London spitzt zu

Die britische Regierung will in den nächsten Monaten die HMS »Dauntless«, einen modernen Zerstörer, zur Inselgruppe der Malwinen (Falkland Islands) schicken. Das Verteidigungsministerium teilte am Dienstag mit, daß die Entsendung des Kriegsschiffes bereits seit langem geplant sei. Am Montag hatten verschiedene Medien berichtet, daß Großbritannien im Mai mit dem Bau eines neuen militärischen Flughafens auf der mitten im Atlantik liegenden Insel St. Helena beginnen will. Der neue Flughafen dort soll vor allem als Truppenstützpunkt dienen, falls sich der Streit mit Argentinien um die Malwinen weiter zuspitzen sollte.
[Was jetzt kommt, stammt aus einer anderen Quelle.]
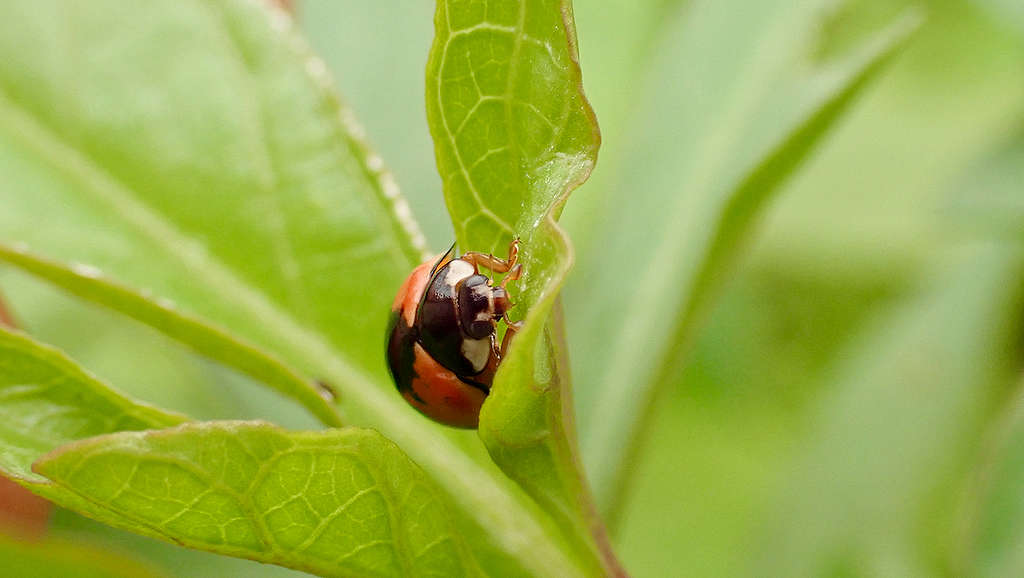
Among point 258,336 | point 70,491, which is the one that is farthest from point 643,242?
point 70,491

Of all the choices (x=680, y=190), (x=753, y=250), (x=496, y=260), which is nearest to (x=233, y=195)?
(x=496, y=260)

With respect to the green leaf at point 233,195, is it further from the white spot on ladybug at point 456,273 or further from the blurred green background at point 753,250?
the blurred green background at point 753,250

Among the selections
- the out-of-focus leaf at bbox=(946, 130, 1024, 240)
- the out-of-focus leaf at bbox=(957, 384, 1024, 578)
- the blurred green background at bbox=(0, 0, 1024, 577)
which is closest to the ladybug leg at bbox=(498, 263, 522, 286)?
the blurred green background at bbox=(0, 0, 1024, 577)

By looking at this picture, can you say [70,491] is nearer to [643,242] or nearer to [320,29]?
[643,242]

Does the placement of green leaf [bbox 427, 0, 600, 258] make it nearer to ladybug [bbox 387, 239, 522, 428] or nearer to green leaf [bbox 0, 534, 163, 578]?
ladybug [bbox 387, 239, 522, 428]

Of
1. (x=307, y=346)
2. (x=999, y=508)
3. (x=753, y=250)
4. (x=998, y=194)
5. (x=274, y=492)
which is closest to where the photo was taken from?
(x=274, y=492)

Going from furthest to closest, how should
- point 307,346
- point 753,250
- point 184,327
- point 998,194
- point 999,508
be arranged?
point 753,250, point 998,194, point 999,508, point 307,346, point 184,327

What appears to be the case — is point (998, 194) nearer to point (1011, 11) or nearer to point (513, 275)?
point (1011, 11)
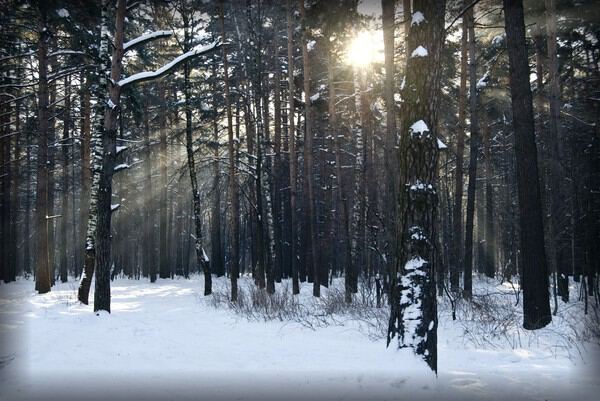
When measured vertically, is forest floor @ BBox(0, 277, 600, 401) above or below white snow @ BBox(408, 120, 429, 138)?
below

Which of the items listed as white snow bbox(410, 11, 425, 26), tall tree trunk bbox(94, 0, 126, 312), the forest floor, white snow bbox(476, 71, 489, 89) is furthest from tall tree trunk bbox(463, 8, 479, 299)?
tall tree trunk bbox(94, 0, 126, 312)

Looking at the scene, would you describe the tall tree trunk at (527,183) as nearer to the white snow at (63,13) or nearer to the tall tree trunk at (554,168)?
the tall tree trunk at (554,168)

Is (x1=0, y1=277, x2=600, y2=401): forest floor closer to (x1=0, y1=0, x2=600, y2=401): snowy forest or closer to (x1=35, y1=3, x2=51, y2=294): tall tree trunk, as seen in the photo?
(x1=0, y1=0, x2=600, y2=401): snowy forest

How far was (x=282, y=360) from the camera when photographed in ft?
18.4

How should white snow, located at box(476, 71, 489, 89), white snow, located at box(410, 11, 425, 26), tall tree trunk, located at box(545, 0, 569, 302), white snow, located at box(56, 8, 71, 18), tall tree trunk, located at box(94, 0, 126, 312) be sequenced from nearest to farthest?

Kaum eine Frage schweißt die Menschen in Argentinien so zusammen, wie der Anspruch auf die Inselgruppe im Südatlantik, die seit dem 19. Jahrhundert unter britischer Kontrolle steht. Praktisch alle politischen Kräfte des südamerikanischen Landes beanspruchen die Souveränität über die Eilande, die von gerade einmal rund 3000 meist von englischen und schottischen Einwanderern abstammenden »Kelpers«, 1700 britischen Soldaten und Tausenden Schafen bewohnt werden.

Buenos Aires beruft sich darauf, daß die Inseln seit 1766 spanische Kolonie waren und deshalb mit der Unabhängigkeit Argentiniens 1816 Teil des eigenen Staatsgebietes geworden seien. Tatsächlich hatte die junge Republik ab etwa 1820 begonnen, die Malwinen zu besiedeln, doch 1829 eskalierte ein Streit zwischen der Inselverwaltung und den USA um Fischfangrechte. Washington schickte seine Kriegsmarine, bombardierte 1832 die damalige Hauptstadt Puerto Soledad und erklärte die Inseln schließlich zum »Niemandsland«. Jede argentinische Ansiedlung hier werde als »Piratennest« betrachtet und attackiert, warnte der US-Botschafter in Buenos Aires. Das galt jedoch nicht für die Briten, die kurz darauf die Kontrolle über die Inseln übernahmen.

2012 begehen die Argentinier den 30. Jahrestag ihres letzten gewaltsamen Versuchs, die Inseln der britischen Herrschaft zu entreißen. Am 2. April 1982 schickte die damalige Militärjunta Marineinfanteristen und Fallschirmjäger nach Ostfalkland, die nach kurzem Gefecht mit den britischen Besatzungssoldaten die Hauptstadt Port Stanley (Puerto Argentino) einnahmen. In Buenos Aires stürmten euphorische Menschenmassen die Plaza de Mayo im Stadtzentrum und bejubelten die Generäle. Es war der letzte Propagandaerfolg der Junta, die sich 1976 an die Macht geputscht hatte und an deren Händen das Blut Zehntausender Menschen klebte. Bald zeigte sich aber die Überlegenheit der hochgerüsteten Europäer. Buenos Aires mußte am 14. Juni 1982 kapitulieren. Das Abenteuer kostete 900 Soldaten das Leben, davon 649 Argentiniern. Der Jubel über die Eroberung schlug um in Wut auf die Junta, die im folgenden Jahr abtreten mußte.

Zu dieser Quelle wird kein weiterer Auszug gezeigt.